André Ricardo
André Ricardo

Reputation: 3172

MiniTest with Rails Doorkeeper

What is the equivalent of this Doorkeeper protected controllers in RSpec in Minitest?

let(:token) { double :accessible? => true }

before do
  controller.stub(:doorkeeper_token) { token }
end

I want to test my with Minitest, currently all responses are "Expected response to be a , but was <401>"

Upvotes: 3

Views: 1541

Answers (3)

Habax
Habax

Reputation: 1332

Based on @riffraff answer:

Add gem 'mocha' to your Gemfile and then bundle install (https://github.com/freerange/mocha)

Add some helpers for your tests:

# test/test_helper.rb
# ...
require "mocha/test_unit"

class ActiveSupport::TestCase
  fixtures :all

  # ...

  def sign_in user
    token = Doorkeeper::AccessToken.new(resource_owner_id: user.id)
    ApplicationController.any_instance.stubs(:doorkeeper_token).returns(token)
  end
end

Use your new helper in your tests:

test 'Whatever you want' do
  sign_in users(:one) # here is an example using fixtures
  # Do your get / post / etc
  # Do your assertions
end

Upvotes: 4

Hugues
Hugues

Reputation: 171

I got it to work and this is quite simple once you find the proper way.
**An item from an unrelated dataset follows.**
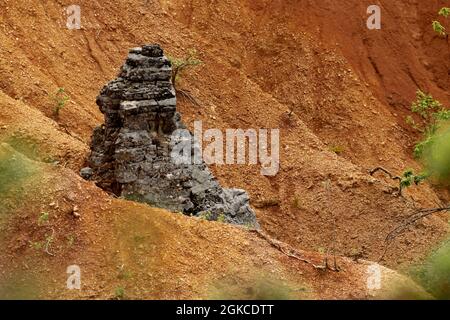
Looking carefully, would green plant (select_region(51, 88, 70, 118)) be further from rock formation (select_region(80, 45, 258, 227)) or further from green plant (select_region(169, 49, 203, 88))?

I created a new class in test_helper.rb

class StubToken
  def acceptable?(value)
    true
  end
end

You can then use this class to bypass the token requirement by calling the following:

@controller.instance_variable_set('@_doorkeeper_token', StubToken.new)

Since the @_doorkeeper_token is define the following code in the Doorkeeper::helpers will resolve to you stub object.

File 'lib/doorkeeper/rails/helpers.rb', line 21

@_doorkeeper_token ||= OAuth::Token.authenticate request, *Doorkeeper.configuration.access_token_methods

And invoke you stub acceptable? methods.

Upvotes: 1

riffraff
riffraff

Reputation: 2447

Try

token = Doorkeeper::AccessToken.new(resource_owner_id: some_user.id)
YourController.any_instance.stubs(:doorkeeper_token).returns(token)

or if you use a mocking library just mock the token.